Radicado: 63-001-31-18-001-2018-00017-01-0209

Sala: Civil Familia Laboral

Ponente: Dr. César Augusto Guerrero Díaz

Fecha: 2018-06-12

Sujetos procesales: Doralis Narváez Guerrero Unidad para la Atención y Reparación Integral a las Víctimas.

REGISTRO UNICO DE VICTIMAS/Inscripción en el RUPD fue extemporánea por Fuerza Mayor/ Reglas para el registro. “La Corte Constitucional ha sostenido que dadas las especiales circunstancias en que se rinden las declaraciones de desplazamiento, se hace necesario que las normas regulatorias se interpreten en función con el bloque de constitucionalidad compuesto, entre otros, por los siguientes instrumentos y postulados: el artículo 17 del Protocolo Adicional de los Convenios de Ginebra de 1949 y b) los Principios Rectores de los Desplazamientos Internos, consagrados en el Informe del Representante Especial del Secretario General de Naciones Unidas para el Tema de los Desplazamientos Internos de Personas; ii) el principio de buena fe; iii) el principio de favorabilidad y confianza legítima y, iv) el principio de prevalencia del derecho sustancial propio del Estado Social de Derecho (sentencia T-496 de 29 de junio de 2007).

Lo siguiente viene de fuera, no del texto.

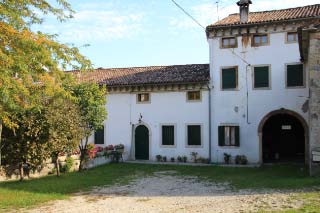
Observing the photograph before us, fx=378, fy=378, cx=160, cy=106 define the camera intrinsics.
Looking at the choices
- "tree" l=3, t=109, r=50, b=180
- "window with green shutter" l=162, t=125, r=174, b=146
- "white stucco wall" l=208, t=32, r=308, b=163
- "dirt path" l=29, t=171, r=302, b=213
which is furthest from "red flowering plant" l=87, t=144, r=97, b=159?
"white stucco wall" l=208, t=32, r=308, b=163

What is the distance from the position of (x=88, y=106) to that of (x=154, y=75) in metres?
6.61

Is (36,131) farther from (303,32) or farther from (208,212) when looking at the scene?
(303,32)

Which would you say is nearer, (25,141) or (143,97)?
(25,141)

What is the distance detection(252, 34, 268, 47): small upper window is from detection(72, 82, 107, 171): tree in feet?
29.4

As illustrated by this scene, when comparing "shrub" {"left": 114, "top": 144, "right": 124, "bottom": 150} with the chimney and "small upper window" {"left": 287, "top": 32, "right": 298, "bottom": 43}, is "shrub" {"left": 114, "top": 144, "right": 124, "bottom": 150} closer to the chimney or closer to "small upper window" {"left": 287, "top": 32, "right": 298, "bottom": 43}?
the chimney

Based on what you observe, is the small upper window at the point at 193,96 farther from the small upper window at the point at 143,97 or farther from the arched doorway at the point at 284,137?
the arched doorway at the point at 284,137

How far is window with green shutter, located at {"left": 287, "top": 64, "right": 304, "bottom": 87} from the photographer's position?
20.0 metres

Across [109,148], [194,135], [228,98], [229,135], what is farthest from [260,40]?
[109,148]

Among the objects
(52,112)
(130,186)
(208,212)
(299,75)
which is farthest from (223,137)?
(208,212)

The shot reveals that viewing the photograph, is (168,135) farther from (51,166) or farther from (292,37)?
(292,37)

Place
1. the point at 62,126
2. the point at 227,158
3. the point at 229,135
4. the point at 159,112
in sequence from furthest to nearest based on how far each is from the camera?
the point at 159,112
the point at 229,135
the point at 227,158
the point at 62,126

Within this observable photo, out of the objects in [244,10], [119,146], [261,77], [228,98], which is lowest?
[119,146]

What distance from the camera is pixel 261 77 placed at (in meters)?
20.8

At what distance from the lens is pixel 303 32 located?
49.4 ft
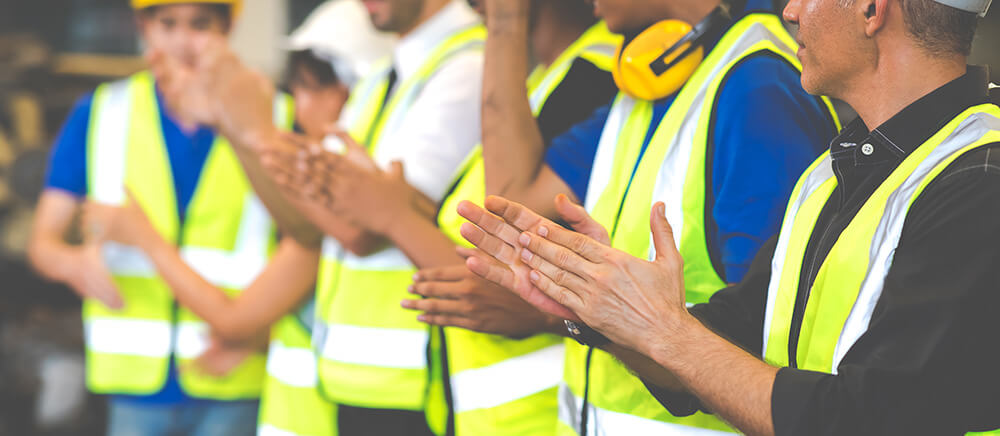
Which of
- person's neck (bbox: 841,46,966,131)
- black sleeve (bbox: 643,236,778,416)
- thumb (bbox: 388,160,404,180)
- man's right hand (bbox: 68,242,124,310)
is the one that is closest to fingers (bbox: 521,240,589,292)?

“Con apoyo en esas fuentes normativas, la Corte encontró que el proceso de registro de una persona en el RUPD debe estar guiado por las siguientes reglas específicas: (1) En primer lugar, los servidores públicos deben informar de manera pronta, completa y oportuna a quien pueda encontrarse en situación de desplazamiento forzado, sobre la totalidad de sus derechos y el trámite que deben surtir para exigirlos.

(2) En segundo término, los funcionarios que reciben la declaración y diligencian el registro solo pueden requerir al solicitante el cumplimiento de los trámites y requisitos expresamente previstos en la ley para tal fin. (3) En tercer lugar, en virtud del principio de buena fe, deben tenerse como ciertas, prima facie, las declaraciones y pruebas aportadas por el declarante.

En este sentido, si el funcionario considera que la declaración o la prueba falta a la verdad, debe demostrar que ello es así; los indicios deben tenerse como prueba válida; y las contradicciones de la declaración no son prueba suficiente de que el solicitante falte a la verdad. (4) La declaración sobre los hechos constitutivos de desplazamiento debe analizarse de tal forma que se tengan en cuenta las condiciones particulares de los desplazados así como el principio de favorabilidad.

(5) Finalmente, la Corte ha sostenido que en algunos eventos exigir que la declaración haya sido rendida dentro del término de un año definido en las normas vigentes puede resultar irrazonable o desproporcionado, en atención a las razones que condujeron a la tardanza y a la situación que dio lugar el desplazamiento y en la cual se encuentra la persona afectada” (ibidem).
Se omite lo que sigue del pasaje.